▶ [Requisitos do problema]: Reproduza todas as linhas a seguir, sem alterar nenhuma delas.

───── Dados de origem

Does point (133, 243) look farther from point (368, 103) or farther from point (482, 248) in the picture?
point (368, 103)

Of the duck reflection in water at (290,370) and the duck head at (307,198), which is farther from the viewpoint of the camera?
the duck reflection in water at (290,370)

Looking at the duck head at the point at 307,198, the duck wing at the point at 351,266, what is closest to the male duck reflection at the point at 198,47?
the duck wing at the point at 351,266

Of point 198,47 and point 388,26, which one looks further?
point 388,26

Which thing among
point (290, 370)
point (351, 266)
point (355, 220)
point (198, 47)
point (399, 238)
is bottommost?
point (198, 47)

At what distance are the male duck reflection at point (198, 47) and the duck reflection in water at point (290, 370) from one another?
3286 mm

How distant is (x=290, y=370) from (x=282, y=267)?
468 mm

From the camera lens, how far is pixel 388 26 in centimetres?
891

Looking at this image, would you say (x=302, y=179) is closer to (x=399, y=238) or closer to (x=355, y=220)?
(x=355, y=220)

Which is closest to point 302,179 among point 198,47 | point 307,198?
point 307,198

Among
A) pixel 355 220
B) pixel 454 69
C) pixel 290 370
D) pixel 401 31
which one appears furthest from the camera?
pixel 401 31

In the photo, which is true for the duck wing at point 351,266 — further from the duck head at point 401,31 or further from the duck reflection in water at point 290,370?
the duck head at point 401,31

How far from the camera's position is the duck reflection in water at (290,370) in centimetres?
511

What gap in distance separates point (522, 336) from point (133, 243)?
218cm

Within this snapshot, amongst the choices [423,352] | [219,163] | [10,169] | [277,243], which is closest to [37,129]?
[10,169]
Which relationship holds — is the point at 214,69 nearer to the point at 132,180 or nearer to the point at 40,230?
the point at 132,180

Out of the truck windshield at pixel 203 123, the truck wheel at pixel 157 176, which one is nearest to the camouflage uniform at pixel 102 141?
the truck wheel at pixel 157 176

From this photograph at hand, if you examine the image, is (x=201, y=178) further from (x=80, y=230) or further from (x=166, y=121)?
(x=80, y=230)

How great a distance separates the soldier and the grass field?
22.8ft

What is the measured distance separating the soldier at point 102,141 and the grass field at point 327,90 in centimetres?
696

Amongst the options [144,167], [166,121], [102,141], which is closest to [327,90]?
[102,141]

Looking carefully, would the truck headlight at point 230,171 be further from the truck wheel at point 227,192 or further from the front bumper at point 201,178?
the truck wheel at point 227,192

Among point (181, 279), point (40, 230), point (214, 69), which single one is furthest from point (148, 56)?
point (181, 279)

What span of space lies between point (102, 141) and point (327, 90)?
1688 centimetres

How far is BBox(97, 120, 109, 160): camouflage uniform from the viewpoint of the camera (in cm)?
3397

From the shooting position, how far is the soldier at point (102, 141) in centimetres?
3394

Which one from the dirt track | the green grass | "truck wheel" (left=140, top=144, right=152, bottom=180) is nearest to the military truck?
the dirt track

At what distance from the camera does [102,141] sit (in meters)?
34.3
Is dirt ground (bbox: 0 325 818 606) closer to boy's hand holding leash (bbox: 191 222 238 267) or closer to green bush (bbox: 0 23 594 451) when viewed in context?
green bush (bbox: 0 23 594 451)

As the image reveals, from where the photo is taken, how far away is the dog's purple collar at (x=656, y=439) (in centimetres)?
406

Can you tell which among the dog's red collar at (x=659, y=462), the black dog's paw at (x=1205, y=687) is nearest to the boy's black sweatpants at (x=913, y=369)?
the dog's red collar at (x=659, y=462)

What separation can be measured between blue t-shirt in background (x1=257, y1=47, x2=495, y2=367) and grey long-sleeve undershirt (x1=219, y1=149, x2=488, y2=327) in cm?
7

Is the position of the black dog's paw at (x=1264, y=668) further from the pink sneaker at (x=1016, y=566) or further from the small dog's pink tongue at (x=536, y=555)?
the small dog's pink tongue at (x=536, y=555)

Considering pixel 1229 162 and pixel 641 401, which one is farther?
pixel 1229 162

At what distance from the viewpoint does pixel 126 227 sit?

──────────

▶ [Problema resolvido]:
Does point (133, 243) look farther from point (368, 103) or farther from point (482, 248) in the picture?
point (368, 103)

Of the duck reflection in water at (290,370) and the duck head at (307,198), which is farther from the viewpoint of the camera?
the duck reflection in water at (290,370)

Looking at the duck head at the point at 307,198, the duck wing at the point at 351,266, what is closest to the male duck reflection at the point at 198,47?
the duck wing at the point at 351,266

Of point 198,47 and point 388,26, which one looks further?
point 388,26

Which thing among
point (290, 370)
point (351, 266)
point (355, 220)
point (198, 47)
point (399, 238)
is bottommost?
point (198, 47)

At what distance are the male duck reflection at point (198, 47) and the duck reflection in water at point (290, 370) from one another?
3286 mm

How distant is (x=290, y=370) from (x=282, y=267)?
468 mm

From the camera lens, how far is pixel 388 26 in centimetres?
891

Looking at this image, would you say (x=302, y=179) is closer to (x=399, y=238) or closer to (x=355, y=220)?
(x=355, y=220)

Which is closest to point 302,179 among point 198,47 | point 307,198?
point 307,198

Among
A) pixel 355 220
B) pixel 454 69
C) pixel 290 370
D) pixel 401 31
which one appears furthest from the camera?
pixel 401 31

In the photo, which is true for the duck wing at point 351,266 — further from the duck head at point 401,31 or further from the duck reflection in water at point 290,370?
the duck head at point 401,31

How far from the camera's position is the duck reflection in water at (290,370) in centimetres?
511

What gap in distance separates point (522, 336) from point (133, 243)?
218cm

Within this snapshot, amongst the choices [423,352] | [219,163] | [10,169] | [277,243], which is closest to [37,129]?
[10,169]
Which relationship holds — is the point at 214,69 nearer to the point at 132,180 or nearer to the point at 40,230?
the point at 132,180

Out of the truck windshield at pixel 203 123, the truck wheel at pixel 157 176, which one is nearest to the camouflage uniform at pixel 102 141?
the truck wheel at pixel 157 176

From this photograph at hand, if you examine the image, is (x=201, y=178) further from (x=80, y=230) or further from (x=166, y=121)?
(x=80, y=230)

How great a distance separates the soldier and the grass field?
22.8ft

What is the measured distance separating the soldier at point 102,141 and the grass field at point 327,90 in centimetres?
696

Amongst the options [144,167], [166,121], [102,141], which is closest to [327,90]?
[102,141]

Looking carefully, would the truck headlight at point 230,171 be further from the truck wheel at point 227,192 or further from the front bumper at point 201,178?
the truck wheel at point 227,192

Among point (181, 279), point (40, 230), point (214, 69), which single one is furthest from point (148, 56)?
point (181, 279)

What span of space lies between point (102, 141) and point (327, 90)?
1688 centimetres

How far is BBox(97, 120, 109, 160): camouflage uniform from the viewpoint of the camera (in cm)?
3397

From the shooting position, how far is the soldier at point (102, 141) in centimetres?
3394

Which one from the dirt track | the green grass | "truck wheel" (left=140, top=144, right=152, bottom=180) is nearest to the military truck?
the dirt track

At what distance from the camera does [102,141] sit (in meters)?
34.3
Is dirt ground (bbox: 0 325 818 606) closer to boy's hand holding leash (bbox: 191 222 238 267) or closer to green bush (bbox: 0 23 594 451) when viewed in context?
green bush (bbox: 0 23 594 451)

As the image reveals, from where the photo is taken, how far away is the dog's purple collar at (x=656, y=439) (in centimetres)?
406

Can you tell which among the dog's red collar at (x=659, y=462), the black dog's paw at (x=1205, y=687) is nearest to the boy's black sweatpants at (x=913, y=369)?
the dog's red collar at (x=659, y=462)

What separation can be measured between blue t-shirt in background (x1=257, y1=47, x2=495, y2=367) and grey long-sleeve undershirt (x1=219, y1=149, x2=488, y2=327) in cm?
7

Is the position of the black dog's paw at (x=1264, y=668) further from the pink sneaker at (x=1016, y=566) or further from the small dog's pink tongue at (x=536, y=555)?
the small dog's pink tongue at (x=536, y=555)

Considering pixel 1229 162 and pixel 641 401, which one is farther?
pixel 1229 162

At what distance from the viewpoint does pixel 126 227 sit?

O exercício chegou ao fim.